Former President of Burkina Faso, Thomas.
A long-awaited trial in Burkina Faso over the 1987 assassination of revolutionary leader Thomas Sankara can resume after the ruling junta restored the constitution, a military court ruled on Monday.
The trial of Sankara’s alleged killers will resume on Wednesday. It was due to restart in the capital Ouagadougou on Monday but was suspended after civil parties said it should not go ahead pending “judicial normalisation” by the junta.
“We do not want a trial (with) flaws,” lawyer Prosper Farama, representing the Sankara family, said earlier.
The trial opened last October and has been closely followed by the Burkinabe public.
It has been showcased as the chance to shed light on one of the murkiest chapters in the troubled country’s history.
Revered among African radicals, Sankara was an army captain aged just 33 when he came to power in a coup in 1983.
The fiery Marxist-Leninist railed against imperialism and colonialism, often angering Western leaders but gaining followers across the continent and beyond.
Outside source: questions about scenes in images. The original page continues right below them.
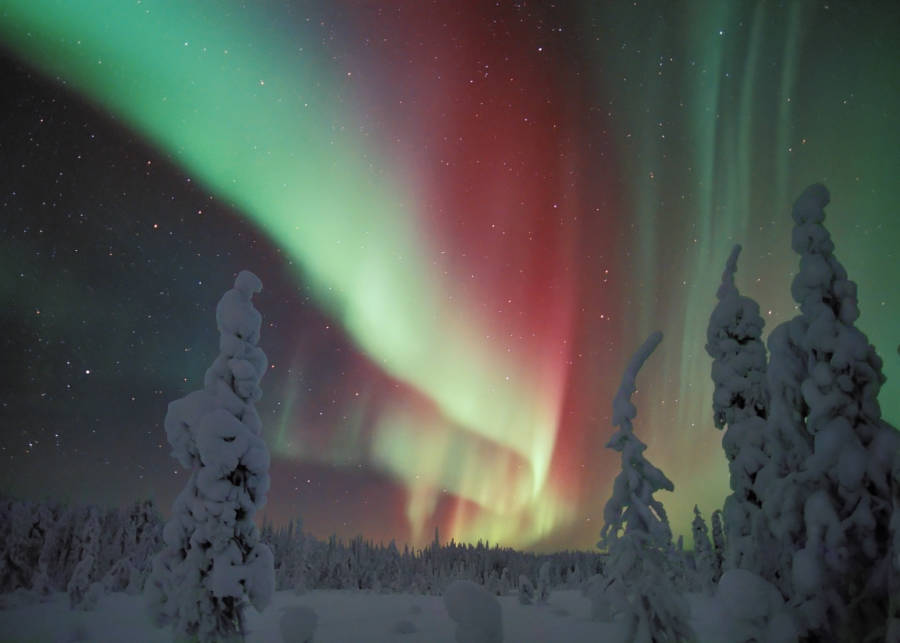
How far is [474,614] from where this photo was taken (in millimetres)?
10414

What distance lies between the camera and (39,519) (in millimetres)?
62344

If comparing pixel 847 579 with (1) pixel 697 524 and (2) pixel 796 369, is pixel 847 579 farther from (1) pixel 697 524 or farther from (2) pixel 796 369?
(1) pixel 697 524

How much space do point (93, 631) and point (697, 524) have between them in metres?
40.9

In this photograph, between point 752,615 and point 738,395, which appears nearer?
point 752,615

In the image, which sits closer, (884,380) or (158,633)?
(884,380)

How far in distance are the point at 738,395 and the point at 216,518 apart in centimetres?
1462

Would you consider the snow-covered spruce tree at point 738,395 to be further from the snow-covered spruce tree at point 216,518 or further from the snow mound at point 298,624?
the snow-covered spruce tree at point 216,518

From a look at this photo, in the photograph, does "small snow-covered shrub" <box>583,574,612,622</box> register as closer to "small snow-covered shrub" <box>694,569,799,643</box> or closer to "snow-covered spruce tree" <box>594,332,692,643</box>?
"snow-covered spruce tree" <box>594,332,692,643</box>

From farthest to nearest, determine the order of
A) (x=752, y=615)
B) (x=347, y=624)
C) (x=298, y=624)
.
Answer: (x=347, y=624)
(x=298, y=624)
(x=752, y=615)


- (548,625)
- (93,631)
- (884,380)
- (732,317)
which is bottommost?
(93,631)

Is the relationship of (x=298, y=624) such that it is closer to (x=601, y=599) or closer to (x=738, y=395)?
(x=601, y=599)

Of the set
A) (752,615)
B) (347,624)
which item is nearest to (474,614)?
(752,615)

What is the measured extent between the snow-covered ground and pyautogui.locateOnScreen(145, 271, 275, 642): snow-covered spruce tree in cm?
270

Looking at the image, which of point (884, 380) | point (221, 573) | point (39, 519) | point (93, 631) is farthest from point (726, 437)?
point (39, 519)
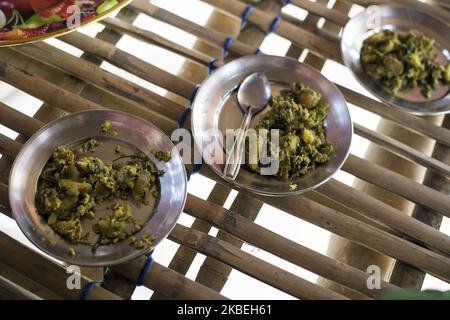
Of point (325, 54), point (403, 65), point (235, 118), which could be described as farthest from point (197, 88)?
point (403, 65)

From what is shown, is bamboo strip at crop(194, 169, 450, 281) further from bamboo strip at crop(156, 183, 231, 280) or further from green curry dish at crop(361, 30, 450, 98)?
green curry dish at crop(361, 30, 450, 98)

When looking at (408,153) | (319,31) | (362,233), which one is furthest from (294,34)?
(362,233)

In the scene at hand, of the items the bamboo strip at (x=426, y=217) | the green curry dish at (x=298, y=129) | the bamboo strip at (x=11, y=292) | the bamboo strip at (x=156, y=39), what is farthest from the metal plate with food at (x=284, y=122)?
the bamboo strip at (x=11, y=292)

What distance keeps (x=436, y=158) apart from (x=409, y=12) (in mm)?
344

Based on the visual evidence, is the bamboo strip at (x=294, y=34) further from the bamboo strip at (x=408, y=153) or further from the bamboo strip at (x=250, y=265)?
the bamboo strip at (x=250, y=265)

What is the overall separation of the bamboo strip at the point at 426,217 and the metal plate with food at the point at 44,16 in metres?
0.73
He and 12 of his colleagues were gunned down by a hit squad on October 15, 1987, at a meeting of the ruling National Revolutionary Council.
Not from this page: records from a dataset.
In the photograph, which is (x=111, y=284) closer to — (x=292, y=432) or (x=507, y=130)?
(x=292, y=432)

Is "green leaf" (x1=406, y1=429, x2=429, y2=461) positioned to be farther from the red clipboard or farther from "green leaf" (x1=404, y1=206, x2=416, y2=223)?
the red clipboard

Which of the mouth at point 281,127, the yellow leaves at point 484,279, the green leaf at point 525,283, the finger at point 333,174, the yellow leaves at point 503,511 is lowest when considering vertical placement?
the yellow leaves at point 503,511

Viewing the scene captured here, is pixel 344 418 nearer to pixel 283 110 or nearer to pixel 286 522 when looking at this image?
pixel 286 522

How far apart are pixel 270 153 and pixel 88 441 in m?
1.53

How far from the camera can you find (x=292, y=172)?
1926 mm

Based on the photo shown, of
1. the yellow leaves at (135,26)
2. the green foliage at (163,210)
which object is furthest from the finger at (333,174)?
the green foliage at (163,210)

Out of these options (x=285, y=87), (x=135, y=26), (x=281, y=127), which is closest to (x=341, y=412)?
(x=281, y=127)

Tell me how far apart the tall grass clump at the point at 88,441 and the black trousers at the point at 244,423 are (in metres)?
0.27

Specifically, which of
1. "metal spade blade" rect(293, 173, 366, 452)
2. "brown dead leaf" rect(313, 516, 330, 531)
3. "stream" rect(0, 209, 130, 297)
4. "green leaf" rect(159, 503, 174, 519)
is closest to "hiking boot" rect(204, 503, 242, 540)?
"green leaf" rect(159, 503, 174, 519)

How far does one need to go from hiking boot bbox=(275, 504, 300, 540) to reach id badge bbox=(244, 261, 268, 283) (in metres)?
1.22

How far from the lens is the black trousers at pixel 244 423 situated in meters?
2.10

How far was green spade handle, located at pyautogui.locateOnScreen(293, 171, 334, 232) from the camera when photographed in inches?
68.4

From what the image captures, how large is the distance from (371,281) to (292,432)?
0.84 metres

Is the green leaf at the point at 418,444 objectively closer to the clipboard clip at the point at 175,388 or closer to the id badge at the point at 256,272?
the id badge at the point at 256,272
Their assassination coincided with a coup that brought Sankara’s erstwhile comrade-in-arms, Blaise Compaore, to power.
Compaore ruled for 27 years before being deposed by a popular uprising in 2014 and fleeing to the neighbouring Ivory Coast.
Fourteen defendants are on trial, two of them in absentia, including Compaore.
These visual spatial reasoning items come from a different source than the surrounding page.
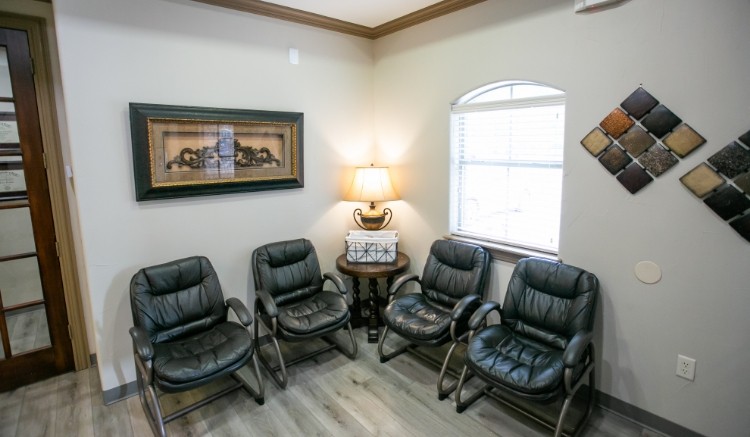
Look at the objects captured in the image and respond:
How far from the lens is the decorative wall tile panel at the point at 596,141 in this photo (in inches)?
93.7

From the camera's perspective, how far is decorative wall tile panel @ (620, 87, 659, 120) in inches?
86.3

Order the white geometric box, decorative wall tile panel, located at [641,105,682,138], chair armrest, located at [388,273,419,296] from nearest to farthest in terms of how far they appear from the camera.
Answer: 1. decorative wall tile panel, located at [641,105,682,138]
2. chair armrest, located at [388,273,419,296]
3. the white geometric box

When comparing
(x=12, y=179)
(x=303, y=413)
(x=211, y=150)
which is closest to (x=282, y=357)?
(x=303, y=413)

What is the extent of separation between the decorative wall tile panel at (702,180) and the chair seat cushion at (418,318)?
160 cm

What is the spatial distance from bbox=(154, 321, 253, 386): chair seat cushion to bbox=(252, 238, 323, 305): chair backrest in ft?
1.57

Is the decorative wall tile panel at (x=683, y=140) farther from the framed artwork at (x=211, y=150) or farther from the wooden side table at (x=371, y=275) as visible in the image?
the framed artwork at (x=211, y=150)

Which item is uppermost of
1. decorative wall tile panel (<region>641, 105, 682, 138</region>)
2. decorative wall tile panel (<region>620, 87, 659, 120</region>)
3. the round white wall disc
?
decorative wall tile panel (<region>620, 87, 659, 120</region>)

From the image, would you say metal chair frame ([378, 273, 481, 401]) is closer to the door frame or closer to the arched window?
the arched window

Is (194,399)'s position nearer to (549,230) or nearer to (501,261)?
(501,261)

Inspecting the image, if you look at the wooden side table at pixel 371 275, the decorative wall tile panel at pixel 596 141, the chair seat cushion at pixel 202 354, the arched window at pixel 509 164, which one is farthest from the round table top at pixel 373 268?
the decorative wall tile panel at pixel 596 141

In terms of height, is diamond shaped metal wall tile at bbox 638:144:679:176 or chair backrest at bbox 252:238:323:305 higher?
diamond shaped metal wall tile at bbox 638:144:679:176

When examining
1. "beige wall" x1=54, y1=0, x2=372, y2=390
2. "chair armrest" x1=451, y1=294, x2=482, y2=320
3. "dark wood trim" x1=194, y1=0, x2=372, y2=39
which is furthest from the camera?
"dark wood trim" x1=194, y1=0, x2=372, y2=39

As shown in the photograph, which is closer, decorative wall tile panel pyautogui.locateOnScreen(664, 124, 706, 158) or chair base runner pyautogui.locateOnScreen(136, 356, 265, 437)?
decorative wall tile panel pyautogui.locateOnScreen(664, 124, 706, 158)

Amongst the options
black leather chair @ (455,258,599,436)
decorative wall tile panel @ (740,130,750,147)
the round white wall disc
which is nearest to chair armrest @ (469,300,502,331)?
black leather chair @ (455,258,599,436)
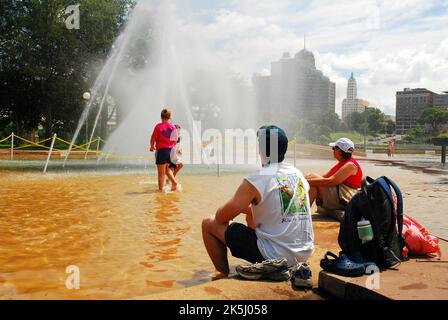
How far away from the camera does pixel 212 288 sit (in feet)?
10.1

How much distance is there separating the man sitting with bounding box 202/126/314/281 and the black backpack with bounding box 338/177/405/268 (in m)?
0.34

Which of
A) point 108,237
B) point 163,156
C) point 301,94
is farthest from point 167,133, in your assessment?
point 301,94

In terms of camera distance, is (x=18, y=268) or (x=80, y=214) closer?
(x=18, y=268)

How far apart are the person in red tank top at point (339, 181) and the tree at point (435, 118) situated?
130287 mm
Compaore and his former right-hand man General Gilbert Diendere are charged with harming state security, complicity in murder, concealing bodies and witness tampering.
Compaore has repeatedly denied entrenched suspicions among Burkinabe that he ordered Sankara’s killing, while Diendere has pleaded not guilty.
On January 24, mutinous soldiers overthrew Compaore’s elected successor, Roch Marc Christian Kabore, amid rising public anger at his failure to stem a bloody jihadist insurgency.